Structured probabilistic models also known as probabilistic graphical models (PGMs) are powerful modeling tools for reasoning and decision making with uncertainty. PGMs have many application domains, including artificial vision, natural language processing, efficient coding, and computational biology. PGMs connect graph theory and probability theory and provide a flexible framework for modeling large collections of random variables with complex interactions.

This is an introductory course to PGMs focused on two main axes: (1) the role of PGMs as a unifying language in machine learning, which allows for a natural specification of many problematic domains with inherent uncertainty, and (2) the set of computational tools for probabilistic inference (such as making predictions to aid decision making) and learning (estimating the structure of the graph and its parameters from data).

At the end of the course, the student will be able to:

  • Use probabilistic graphical models and statistical tools for modeling domain knowledge under uncertainty.
  • Program basic algorithms for learning and inference in graphical models.
  • Identify their role in real-world machine learning applications.
  • Understand the difference between statistical and causal models.

Format

The course will combine seminar lectures with problem-solving sessions (both analytical and programming). The programming sessions will be in Matlab, following the BRML toolbox. The evaluation will be based on regular exercises and a final exam.

Contents

Block 1: Representation

  • Directed graph models
  • Undirected graph models
  • Factor graph models

Block 2: Probabilistic Inference

  • Exact inference: variable elimination
  • Message passing algorithms. Belief Propagation
  • The Junction tree algorithm
  • Temporal models
  • Approximate inference

Block 3: Learning

  • Maximum likelihood and structural learning
  • Introduction to causality

Teaching Methods

The course consists of ten sessions where the fundamental theoretical concepts and examples of problem solving are introduced and developed.

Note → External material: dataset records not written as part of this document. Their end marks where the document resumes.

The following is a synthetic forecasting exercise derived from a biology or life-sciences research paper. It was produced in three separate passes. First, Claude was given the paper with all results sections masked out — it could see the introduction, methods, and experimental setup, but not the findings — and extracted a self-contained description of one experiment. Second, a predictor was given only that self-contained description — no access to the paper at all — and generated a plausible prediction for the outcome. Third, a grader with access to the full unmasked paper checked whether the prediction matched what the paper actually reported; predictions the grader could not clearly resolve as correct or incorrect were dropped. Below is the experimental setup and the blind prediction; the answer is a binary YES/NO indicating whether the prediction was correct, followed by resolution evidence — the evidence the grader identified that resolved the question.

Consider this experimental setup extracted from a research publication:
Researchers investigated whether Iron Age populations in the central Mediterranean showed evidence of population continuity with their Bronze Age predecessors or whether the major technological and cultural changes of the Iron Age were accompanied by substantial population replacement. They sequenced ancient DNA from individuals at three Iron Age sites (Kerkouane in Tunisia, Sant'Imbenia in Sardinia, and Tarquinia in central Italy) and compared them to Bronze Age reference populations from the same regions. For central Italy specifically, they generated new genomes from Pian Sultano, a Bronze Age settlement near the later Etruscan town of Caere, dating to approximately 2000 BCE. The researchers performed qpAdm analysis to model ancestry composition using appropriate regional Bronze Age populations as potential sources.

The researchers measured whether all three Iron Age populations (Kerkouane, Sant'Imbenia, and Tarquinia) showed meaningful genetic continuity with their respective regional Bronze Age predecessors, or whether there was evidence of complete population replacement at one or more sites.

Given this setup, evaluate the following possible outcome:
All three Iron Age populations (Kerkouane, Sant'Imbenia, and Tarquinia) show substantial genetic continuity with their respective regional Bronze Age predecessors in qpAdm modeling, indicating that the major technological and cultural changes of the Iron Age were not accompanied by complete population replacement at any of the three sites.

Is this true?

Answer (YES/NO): YES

Students should solve problems and implement some algorithms presented in the sessions. A small research project should be carried out to analyze a scientific article.

Associated skills

Basic skills

  • Understand the knowledge that provides a basis or opportunity to be original in the development and / or application of ideas, often in a research context.
  • That students know how to apply the knowledge acquired and their ability to solve problems in novel or poorly known environments within broader (or multidisciplinary) contexts related to their area of study.
  • That students are able to integrate knowledge and face the complexity of making judgments based on information that, being incomplete or limited, includes reflections on social and ethical responsibilities linked to the application of their knowledge and judgments.
  • That students have the learning skills that allow them to continue studying in a way that will need to be largely self-directed or autonomous.

Specific skills and learning outcomes

E1) Apply the models and algorithms of machine learning, autonomous systems, interaction in natural language, mobile robotics and / or web intelligence to a problem of well-identified interactive intelligent systems. Specifically, models and algorithms for inference and learning in structured graphical models.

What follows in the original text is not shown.